Looking for Bigfoot: Author advises Sasquatch seekers on observing, documenting their quests

Sasquatch doesn't appear every day, but at least 45 people claim to have seen, smelled or heard some signs of the creature in King County in the past 46 years, according to the Bigfoot Field Research Organization (www.bfro.net).

Sasquatch doesn’t appear every day, but at least 45 people claim to have seen, smelled or heard some signs of the creature in King County in the past 46 years, according to the Bigfoot Field Research Organization (www.bfro.net).

The most recent sighting, in 2014, was in Bellevue, but the reports also came from Maple Valley, Enumclaw, Grass Mountain, Issaquah, Duvall, Carnation, Rattlesnake Lake and all around Snoqualmie and North Bend.

Maybe the witnesses were all mistaken and there is no Bigfoot. It hardly matters.

“Regardless of whether you believe in Sasquatch or not, it’s become an icon for the Northwest,” said David George Gordon, author of the “Sasquatch Seeker’s Field Manual.”

The creature appears on countless state souvenirs and is the subject of dozens of books. There’s a law in Skamania County — which had the second most reported Sasquatch sightings on BFRO.net — against harming a Sasquatch, Gordon said and the creature even appears in the U.S. Army Corps of Engineers’ 1975 Washington Environmental Atlas.

Gordon said the caveat-loaded text describes it as “an ape-like creature, standing between 8 and 12 feet tall, weighing about 1,000 pounds, covered with long hair, very agile and powerful.”

Speaking at a program April 7 at the Carnation Library, Gordon said this description fits that of many people who say they’ve seen Sasquatch.

For the record, Gordon does not claim to be a Sasquatch expert, although he’s talked to several. He calls himself “a fence sitter” on the whole question, not convinced that the creatures do or don’t exist. He’s never seen one; he’s keeping an open mind.

“Absence of evidence is not evidence of absence,” he said, quoting astronomer Carl Sagan.

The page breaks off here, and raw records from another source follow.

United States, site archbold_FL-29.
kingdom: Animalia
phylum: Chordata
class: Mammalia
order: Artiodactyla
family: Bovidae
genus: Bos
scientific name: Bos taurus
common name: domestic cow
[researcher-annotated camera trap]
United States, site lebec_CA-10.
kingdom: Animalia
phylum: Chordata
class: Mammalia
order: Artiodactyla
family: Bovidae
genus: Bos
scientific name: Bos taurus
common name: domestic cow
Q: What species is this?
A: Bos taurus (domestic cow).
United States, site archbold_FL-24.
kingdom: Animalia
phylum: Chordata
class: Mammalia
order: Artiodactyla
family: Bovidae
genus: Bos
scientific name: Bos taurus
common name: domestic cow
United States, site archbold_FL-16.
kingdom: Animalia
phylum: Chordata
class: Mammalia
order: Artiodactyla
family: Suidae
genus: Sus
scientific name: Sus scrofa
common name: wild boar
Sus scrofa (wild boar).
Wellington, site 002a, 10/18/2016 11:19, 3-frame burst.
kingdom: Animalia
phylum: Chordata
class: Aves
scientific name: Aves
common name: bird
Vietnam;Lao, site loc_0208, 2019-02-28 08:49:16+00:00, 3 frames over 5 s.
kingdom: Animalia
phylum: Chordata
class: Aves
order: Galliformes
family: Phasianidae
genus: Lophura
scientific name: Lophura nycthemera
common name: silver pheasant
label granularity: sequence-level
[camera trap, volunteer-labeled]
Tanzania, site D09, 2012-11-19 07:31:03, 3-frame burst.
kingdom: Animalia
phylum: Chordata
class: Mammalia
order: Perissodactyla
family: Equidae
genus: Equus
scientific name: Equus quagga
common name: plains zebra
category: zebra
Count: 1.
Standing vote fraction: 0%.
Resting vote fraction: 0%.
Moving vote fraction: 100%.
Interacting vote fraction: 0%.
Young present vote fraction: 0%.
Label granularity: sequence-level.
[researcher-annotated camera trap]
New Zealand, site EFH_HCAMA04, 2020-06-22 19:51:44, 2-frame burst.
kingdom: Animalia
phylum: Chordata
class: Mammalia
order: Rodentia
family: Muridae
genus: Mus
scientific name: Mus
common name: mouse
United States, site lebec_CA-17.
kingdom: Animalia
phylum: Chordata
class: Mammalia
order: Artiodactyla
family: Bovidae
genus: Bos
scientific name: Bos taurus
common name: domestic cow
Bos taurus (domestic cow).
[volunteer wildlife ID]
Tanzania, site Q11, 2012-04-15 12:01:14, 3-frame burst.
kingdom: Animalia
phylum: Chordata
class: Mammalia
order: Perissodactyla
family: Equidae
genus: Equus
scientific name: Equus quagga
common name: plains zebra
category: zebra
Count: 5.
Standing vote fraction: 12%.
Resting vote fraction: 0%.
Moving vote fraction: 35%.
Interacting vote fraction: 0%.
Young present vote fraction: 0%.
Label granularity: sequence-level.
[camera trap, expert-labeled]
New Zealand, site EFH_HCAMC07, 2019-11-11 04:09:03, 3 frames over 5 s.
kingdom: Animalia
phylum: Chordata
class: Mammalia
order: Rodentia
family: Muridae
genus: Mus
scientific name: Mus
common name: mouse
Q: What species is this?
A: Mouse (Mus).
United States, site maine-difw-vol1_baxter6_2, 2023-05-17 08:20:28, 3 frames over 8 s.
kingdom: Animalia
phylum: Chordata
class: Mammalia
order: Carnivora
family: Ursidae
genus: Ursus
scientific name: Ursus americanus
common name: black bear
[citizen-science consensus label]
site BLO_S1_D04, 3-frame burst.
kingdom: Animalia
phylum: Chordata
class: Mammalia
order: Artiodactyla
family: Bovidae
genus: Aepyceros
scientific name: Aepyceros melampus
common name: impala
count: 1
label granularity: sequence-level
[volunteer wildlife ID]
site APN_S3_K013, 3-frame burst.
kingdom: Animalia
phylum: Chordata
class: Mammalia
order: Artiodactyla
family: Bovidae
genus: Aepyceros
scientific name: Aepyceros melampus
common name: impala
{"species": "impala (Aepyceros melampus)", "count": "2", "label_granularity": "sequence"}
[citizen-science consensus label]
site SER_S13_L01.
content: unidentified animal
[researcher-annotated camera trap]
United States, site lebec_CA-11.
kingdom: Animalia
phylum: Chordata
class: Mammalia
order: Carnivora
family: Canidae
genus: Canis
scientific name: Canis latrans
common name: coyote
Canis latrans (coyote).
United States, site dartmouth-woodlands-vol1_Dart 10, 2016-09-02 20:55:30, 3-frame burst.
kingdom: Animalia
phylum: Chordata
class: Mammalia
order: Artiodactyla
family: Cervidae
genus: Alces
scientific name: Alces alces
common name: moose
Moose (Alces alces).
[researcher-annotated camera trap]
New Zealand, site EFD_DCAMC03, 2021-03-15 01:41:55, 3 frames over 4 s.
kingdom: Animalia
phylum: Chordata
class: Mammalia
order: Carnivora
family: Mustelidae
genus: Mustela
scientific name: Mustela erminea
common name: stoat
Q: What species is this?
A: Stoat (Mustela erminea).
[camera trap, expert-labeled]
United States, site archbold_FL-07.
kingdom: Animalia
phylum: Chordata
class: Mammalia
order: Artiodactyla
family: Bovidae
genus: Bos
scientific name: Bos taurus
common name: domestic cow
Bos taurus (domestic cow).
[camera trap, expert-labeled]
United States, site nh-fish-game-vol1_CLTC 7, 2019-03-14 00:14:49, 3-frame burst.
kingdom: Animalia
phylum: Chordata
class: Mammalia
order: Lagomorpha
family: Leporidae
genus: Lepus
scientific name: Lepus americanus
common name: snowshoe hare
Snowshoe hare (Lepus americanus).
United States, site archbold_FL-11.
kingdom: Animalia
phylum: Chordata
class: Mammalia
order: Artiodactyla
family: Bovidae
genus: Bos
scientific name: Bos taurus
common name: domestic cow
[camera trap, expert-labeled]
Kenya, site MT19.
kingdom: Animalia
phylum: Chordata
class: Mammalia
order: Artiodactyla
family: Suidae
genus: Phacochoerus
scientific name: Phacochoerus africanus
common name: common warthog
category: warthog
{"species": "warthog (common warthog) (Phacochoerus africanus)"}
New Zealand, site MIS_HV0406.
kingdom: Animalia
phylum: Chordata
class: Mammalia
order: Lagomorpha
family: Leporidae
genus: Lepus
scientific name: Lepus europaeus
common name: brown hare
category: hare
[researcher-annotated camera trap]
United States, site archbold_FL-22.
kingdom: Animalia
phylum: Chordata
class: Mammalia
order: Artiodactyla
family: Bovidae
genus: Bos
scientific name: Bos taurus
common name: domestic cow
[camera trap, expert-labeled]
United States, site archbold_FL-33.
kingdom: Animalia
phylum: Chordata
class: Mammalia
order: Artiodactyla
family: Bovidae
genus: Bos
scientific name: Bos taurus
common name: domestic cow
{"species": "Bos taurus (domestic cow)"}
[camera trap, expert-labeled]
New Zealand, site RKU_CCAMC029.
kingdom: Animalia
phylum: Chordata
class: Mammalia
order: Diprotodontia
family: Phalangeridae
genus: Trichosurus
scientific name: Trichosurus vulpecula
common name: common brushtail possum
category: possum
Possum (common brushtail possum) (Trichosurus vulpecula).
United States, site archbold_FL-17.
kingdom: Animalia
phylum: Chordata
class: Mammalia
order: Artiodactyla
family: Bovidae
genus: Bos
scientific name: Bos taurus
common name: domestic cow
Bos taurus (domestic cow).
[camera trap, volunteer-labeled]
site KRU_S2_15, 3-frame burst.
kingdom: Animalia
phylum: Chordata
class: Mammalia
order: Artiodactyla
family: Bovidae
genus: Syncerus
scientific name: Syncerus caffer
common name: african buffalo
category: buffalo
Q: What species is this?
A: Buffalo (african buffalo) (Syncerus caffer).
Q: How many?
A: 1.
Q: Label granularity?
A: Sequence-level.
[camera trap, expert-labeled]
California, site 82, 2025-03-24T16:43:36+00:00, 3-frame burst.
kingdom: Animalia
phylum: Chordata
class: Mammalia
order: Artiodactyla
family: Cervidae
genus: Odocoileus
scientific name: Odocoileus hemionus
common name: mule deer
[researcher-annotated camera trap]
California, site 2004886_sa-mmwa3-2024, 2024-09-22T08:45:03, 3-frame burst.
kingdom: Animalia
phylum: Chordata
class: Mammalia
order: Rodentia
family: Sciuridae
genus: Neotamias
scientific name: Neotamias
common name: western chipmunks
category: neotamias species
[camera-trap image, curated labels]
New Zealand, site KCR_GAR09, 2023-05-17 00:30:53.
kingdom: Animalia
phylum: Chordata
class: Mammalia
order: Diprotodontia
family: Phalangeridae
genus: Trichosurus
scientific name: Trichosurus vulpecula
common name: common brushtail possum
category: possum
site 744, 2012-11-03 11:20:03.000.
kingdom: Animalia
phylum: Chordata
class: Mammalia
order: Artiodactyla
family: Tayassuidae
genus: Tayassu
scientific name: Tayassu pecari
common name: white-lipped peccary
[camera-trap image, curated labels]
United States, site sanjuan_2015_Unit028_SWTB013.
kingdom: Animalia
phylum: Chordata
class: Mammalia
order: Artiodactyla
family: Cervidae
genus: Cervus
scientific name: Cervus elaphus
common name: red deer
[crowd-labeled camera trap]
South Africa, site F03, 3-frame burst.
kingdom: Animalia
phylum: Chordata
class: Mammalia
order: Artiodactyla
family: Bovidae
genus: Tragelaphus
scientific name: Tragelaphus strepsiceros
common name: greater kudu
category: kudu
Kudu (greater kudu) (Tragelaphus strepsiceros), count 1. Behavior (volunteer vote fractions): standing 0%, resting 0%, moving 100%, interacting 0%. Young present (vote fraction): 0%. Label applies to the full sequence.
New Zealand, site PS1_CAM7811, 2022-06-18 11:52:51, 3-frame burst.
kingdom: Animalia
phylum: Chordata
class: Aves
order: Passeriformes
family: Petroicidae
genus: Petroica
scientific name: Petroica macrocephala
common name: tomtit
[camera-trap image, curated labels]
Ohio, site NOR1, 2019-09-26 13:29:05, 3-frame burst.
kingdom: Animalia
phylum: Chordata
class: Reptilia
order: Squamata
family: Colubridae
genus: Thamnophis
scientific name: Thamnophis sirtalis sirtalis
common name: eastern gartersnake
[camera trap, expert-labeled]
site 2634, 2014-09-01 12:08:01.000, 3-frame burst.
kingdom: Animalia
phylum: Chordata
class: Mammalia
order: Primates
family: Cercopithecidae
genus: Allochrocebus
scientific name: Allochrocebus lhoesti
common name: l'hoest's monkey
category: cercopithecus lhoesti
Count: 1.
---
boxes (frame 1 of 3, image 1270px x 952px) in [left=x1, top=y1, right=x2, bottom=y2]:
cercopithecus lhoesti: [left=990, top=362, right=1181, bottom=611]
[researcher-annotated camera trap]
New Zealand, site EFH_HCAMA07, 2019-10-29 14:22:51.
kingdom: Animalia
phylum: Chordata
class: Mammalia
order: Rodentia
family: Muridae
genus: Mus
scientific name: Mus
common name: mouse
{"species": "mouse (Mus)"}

Then he added, “but I wouldn’t go to court with some of this sloppy evidence.”

A glimpse through trees, a bad smell, strange sounds, huge footprints are all elements of the “sightings” that have been reported, but so far none, not even the famed 1967 Patterson-Gimlin film, a few seconds of 16mm footage of one of the creatures, have been verified.

That could just be a matter of time.

In his book, and in his presentation, Gordon proposes that and describes how Sasquatch seekers can become “citizen scientists,” observing and collecting as much data as they can, then following a scientific process for documenting and reporting a discovery, big-footed or not, for professional scientists to analyze.

Citizen scientists were the first scientists.

“Up until the 1800s, no one was a professional scientist,” Gordon said. “They all had day jobs.”

Mysteries and monsters have disappeared over the years as science started to explain our world, he said, particularly in cryptozoology, or “the study of hidden animals.”

“The cryptid (hidden animal) of yesteryear could be the zoo animal of today,” he said.

The field manual is Gordon’s second book on Sasquatch; he’s also written about slugs, oysters, cockroaches, tropical fish and an entire cookbook of insect recipes. However, it’s his first to be published by Mountaineer Books, better known for their practical how-to guides.

Essentially, that’s what the field manual is, a how-to guide, not for people who want to find Sasquatch, but for those who, if they do, can prove it.

It takes a lot of work, though, Gordon warns.

“If you’re going to be a citizen scientist, you have to be good at taking notes,” he sighed. You’re also going to want help, so bring a notebook, a camera and a friend when you trek into the woods in search of Bigfoot.

“Even if you don’t see the slightest traces of a Sasquatch, you’re going to be fully attuned to what you do see,” Gordon said.